A videotape showed al-Arian saying “Death to Israel” and a letter found at his house had him praising a suicide bombing in Israel. A close associate at the university, Ramadan Shallah, left for the Middle East in 1995 and within months became the leader of Islamic Jihad.
But jurors said afterward that the evidence, though voluminous, did not clearly link al-Arian to acts of violence. They apparently embraced the defense contention that though al-Arian may have been sympathetic to terrorist groups, he did not provide them material aid for terrorism.
Al-Arian, 47, was found not guilty on eight of 17 counts, including conspiracy to maim or murder. Some jurors said later that on most of the charges on which they deadlocked, a large majority favored acquittal, according to local news reports.
While the case has drawn national attention as a potential harbinger of terrorism prosecutions to come, it has stirred greater controversy locally at many levels — raising fears about a school, provoking criticism of the Tampa Tribune’s coverage of terrorist connections, opening a debate over academic freedom at the University of South Florida, and becoming a central issue in the 2004 U.S. Senate race won by Republican Mel Martinez over Betty Castor, the Democrat who was the president of the university in the 1990s when it suspended but did not fire al-Arian.
Aside from his work as a Palestinian activist, al-Arian was the founder of a mosque and a 250-student school here, which has struggled because prosecutors said it was a front for al-Arian’s efforts to aid terrorist groups.
“This is an American school,” Ayman Barakat, a used-car exporter who is the chairman of the school’s board, said as he walked around the 12-acre campus. “The only difference is we teach, in addition to everything else, Arabic and Islamic studies. Our kids have gone to Yale and Duke. It’s not a front.”
“When he was first arrested, there were many here who had doubts about the American justice system,” Barakat said. “When the verdict came out, they knew it could work.”
Whether al-Arian might ever work at the school again is in doubt, however.
Steve Cole, a spokesman at the U.S. attorney’s office in Tampa, said prosecutors have not decided whether to retry al-Arian on the deadlocked charges.

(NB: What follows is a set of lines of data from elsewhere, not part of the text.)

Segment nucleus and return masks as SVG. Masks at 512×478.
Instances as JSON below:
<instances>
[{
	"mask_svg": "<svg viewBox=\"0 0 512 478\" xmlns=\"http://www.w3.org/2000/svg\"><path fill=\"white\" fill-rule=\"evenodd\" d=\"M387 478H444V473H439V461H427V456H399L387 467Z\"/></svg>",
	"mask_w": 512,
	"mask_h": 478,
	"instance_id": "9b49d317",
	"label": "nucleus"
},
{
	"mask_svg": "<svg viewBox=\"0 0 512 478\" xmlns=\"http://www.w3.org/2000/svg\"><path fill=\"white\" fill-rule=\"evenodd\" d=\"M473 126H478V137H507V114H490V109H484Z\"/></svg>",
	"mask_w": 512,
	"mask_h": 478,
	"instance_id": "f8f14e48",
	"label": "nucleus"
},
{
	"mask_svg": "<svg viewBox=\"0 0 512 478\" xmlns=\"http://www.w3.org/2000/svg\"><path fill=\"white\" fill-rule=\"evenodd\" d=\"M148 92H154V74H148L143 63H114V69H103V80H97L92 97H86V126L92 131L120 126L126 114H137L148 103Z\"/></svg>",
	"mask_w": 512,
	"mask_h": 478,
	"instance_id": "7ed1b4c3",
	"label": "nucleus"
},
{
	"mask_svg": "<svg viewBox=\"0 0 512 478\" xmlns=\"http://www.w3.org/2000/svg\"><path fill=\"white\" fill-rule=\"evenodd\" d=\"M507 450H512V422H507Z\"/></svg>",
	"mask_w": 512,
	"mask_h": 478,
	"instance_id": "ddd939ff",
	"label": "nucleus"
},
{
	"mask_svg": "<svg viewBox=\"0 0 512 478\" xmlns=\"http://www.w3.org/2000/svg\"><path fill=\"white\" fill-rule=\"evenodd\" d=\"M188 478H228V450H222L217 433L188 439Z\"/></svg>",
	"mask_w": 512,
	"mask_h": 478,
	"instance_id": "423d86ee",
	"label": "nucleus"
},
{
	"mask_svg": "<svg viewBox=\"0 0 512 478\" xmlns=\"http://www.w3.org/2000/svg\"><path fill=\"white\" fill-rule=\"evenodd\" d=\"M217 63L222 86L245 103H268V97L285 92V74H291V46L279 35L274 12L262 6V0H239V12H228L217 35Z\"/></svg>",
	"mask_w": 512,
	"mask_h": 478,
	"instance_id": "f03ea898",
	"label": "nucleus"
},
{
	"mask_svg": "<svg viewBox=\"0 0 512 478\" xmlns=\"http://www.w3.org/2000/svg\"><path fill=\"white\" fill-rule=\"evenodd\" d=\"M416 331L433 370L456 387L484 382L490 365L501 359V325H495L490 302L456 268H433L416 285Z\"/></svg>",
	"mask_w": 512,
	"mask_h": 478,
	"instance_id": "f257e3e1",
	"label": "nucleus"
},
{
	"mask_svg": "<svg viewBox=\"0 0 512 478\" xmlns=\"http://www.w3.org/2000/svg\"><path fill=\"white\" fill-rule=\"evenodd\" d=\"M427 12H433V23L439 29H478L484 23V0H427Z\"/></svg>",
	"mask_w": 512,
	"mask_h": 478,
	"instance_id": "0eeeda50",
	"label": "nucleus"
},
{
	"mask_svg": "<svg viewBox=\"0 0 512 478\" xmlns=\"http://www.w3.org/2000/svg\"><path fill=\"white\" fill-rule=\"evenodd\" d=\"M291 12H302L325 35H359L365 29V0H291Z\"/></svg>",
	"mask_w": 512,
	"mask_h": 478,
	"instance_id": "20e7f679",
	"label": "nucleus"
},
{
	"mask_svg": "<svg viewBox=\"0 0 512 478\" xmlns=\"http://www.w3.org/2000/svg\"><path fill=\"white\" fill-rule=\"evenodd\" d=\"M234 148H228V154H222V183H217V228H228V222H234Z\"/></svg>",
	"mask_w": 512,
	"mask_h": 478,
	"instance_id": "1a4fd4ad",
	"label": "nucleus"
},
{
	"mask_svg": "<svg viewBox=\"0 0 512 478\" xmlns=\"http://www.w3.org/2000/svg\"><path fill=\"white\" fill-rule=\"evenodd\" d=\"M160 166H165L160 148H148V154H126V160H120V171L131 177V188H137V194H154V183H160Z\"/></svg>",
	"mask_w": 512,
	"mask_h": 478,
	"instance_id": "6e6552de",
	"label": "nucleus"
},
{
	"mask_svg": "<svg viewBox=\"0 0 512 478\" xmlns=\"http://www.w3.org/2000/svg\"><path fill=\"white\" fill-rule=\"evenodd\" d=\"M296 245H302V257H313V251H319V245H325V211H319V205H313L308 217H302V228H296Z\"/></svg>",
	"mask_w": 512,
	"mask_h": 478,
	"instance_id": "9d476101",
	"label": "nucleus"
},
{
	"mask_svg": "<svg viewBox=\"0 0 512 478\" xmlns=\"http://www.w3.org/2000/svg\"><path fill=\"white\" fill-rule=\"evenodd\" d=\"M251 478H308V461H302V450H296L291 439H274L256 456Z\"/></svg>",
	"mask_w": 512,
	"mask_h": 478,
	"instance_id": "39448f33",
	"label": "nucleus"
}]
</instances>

If they do, that could mean years more behind bars.
“We don’t really have a timetable for a decision, but it’s not something that’s going to take months,” he said.
Once the legal proceedings are completed, al-Arian “most likely will be put into removal proceedings” for deportation, said Pam McCullough, a U.S. Immigration and Customs Enforcement spokeswoman. She declined to say what the grounds are for deporting al-Arian.

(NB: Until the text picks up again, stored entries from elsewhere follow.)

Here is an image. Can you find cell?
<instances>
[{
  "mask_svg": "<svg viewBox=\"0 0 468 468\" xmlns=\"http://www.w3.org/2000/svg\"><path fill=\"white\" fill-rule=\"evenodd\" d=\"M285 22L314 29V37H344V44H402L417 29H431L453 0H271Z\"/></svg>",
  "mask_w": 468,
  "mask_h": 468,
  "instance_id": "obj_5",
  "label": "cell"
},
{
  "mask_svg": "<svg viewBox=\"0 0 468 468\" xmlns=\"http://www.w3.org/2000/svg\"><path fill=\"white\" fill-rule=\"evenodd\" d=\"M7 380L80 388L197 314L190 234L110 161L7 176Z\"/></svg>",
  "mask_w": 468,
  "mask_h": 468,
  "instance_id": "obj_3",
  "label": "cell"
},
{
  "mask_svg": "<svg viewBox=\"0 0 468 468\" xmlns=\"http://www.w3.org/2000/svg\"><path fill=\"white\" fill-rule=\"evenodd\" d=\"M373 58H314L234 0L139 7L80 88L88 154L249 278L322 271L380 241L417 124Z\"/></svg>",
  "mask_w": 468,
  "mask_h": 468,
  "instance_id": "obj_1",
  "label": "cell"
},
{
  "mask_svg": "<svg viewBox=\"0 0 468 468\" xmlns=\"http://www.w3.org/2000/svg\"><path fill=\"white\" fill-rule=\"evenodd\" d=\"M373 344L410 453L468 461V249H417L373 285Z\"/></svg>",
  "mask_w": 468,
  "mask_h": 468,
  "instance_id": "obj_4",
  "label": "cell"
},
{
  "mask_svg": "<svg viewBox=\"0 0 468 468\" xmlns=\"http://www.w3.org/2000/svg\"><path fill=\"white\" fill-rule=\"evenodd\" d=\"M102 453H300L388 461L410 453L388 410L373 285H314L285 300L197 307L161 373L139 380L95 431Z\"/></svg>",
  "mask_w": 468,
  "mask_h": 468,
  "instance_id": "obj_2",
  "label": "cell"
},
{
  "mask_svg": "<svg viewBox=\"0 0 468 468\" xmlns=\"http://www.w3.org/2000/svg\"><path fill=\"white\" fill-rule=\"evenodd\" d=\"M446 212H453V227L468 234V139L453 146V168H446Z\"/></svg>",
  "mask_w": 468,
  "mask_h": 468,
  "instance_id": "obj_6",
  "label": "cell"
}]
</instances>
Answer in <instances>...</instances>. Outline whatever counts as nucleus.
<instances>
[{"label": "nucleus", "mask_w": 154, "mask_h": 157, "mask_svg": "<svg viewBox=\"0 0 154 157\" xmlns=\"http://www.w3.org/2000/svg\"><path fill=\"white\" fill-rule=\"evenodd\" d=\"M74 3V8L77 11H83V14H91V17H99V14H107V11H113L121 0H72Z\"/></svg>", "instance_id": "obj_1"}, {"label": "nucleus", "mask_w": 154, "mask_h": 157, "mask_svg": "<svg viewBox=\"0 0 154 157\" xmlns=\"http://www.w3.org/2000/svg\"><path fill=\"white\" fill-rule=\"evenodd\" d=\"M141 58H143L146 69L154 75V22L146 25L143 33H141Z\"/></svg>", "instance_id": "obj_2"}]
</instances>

To the anger of some professors at the University of South Florida, officials suspended al-Arian again, in 2001, just days after he appeared on Fox’s “The O’Reilly Factor,” where he was chastised for his affiliations by host Bill O’Reilly, who said, “If I was the CIA, I’d follow you wherever you went.”
The TV appearance led to a flood of angry phone calls to the university from people who said tax money should not be paying al-Arian’s salary. He was eventually fired.
Even today, faculty members are split over his role at the university and in the world at large, said Roy C. Weatherford, president of the faculty union. “Some believe he has been treated unfairly,” he said. “And some believe he should never again be associated with the university.”
In the absence of guilty verdicts, questions about al-Arian revolve around his sympathies for terrorists, his affiliation with Shallah and the strong words with which he condemned Israel.
His supporters defend his words as a matter of free speech. His wife put them in a political context.
“What people do not understand is that victims say bad words about their victimizers,” Nahla al-Arian said, when asked about some of her husband’s remarks. “We are the victims. . . . We don’t hate people. We don’t hate the Jews. We hate the occupation.”